# GIVEN REQUEST:
Can you copy out, word for word, the records from the line containing "What span lies" through the end of the records, with both ends included?

[Excerpts from spatial question data]
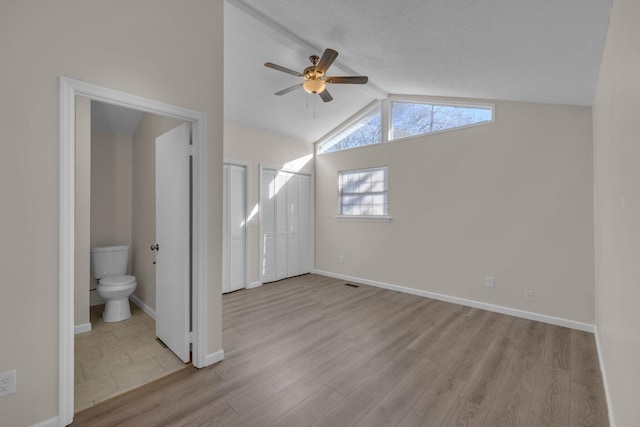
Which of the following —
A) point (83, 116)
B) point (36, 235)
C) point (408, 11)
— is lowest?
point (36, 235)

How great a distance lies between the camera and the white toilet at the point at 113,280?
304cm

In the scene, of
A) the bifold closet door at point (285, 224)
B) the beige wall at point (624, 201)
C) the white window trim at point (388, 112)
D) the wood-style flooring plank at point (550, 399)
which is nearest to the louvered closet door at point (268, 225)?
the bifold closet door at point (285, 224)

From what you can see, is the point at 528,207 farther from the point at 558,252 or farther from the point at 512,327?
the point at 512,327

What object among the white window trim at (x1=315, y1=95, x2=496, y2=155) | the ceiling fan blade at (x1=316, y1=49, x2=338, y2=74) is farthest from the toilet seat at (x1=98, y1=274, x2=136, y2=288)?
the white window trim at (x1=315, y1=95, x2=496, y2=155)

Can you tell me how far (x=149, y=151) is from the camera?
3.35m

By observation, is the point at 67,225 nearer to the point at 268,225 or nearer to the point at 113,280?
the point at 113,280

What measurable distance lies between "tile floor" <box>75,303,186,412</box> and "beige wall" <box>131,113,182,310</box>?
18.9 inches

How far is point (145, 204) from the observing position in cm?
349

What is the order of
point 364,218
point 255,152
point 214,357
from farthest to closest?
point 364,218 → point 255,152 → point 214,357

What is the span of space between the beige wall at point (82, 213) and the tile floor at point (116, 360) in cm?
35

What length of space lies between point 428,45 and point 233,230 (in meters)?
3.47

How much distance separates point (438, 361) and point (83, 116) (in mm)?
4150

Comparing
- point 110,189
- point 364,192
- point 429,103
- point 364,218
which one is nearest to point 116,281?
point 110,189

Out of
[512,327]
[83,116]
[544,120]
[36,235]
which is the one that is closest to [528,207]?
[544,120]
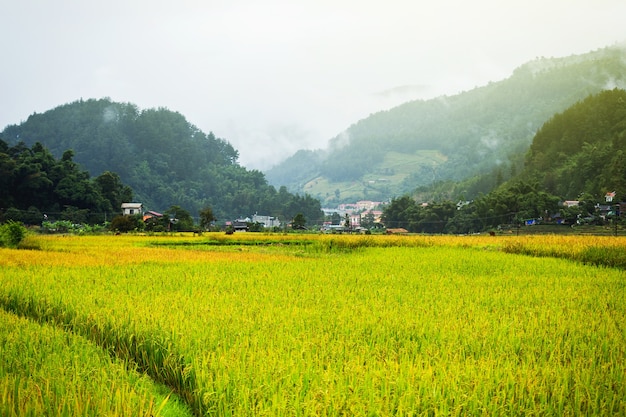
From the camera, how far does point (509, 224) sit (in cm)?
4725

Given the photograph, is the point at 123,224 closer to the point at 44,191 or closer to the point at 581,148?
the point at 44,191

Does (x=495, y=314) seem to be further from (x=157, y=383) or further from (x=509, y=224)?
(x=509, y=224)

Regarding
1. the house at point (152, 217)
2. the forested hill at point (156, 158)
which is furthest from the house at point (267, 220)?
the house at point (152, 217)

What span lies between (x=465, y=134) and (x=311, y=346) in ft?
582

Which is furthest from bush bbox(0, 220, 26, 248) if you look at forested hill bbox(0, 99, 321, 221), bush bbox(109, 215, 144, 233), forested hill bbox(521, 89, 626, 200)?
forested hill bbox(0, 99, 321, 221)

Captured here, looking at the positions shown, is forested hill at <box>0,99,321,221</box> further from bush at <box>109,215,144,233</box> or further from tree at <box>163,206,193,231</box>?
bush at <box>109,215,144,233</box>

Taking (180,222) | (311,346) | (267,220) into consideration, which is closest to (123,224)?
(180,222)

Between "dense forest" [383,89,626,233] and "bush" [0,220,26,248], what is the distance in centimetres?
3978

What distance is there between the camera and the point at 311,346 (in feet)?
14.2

# EXERCISE RESPONSE:
What span lies between (x=465, y=134) and (x=311, y=346) in ft?
582

Which is furthest from bush bbox(0, 220, 26, 248) if you look at forested hill bbox(0, 99, 321, 221), bush bbox(109, 215, 144, 233), forested hill bbox(521, 89, 626, 200)?
forested hill bbox(0, 99, 321, 221)

Captured here, looking at the positions shown, is forested hill at <box>0,99,321,221</box> further from bush at <box>109,215,144,233</box> or further from tree at <box>163,206,193,231</box>?
bush at <box>109,215,144,233</box>

Taking (180,222) | (311,346) | (267,220) into consideration, which is closest to (123,224)?
(180,222)

Between "dense forest" [383,89,626,233] and "bush" [0,220,26,248], what is the distance in centimetres?
3978

What distance is there between the camera and the point at 311,346 (in feet)?
14.2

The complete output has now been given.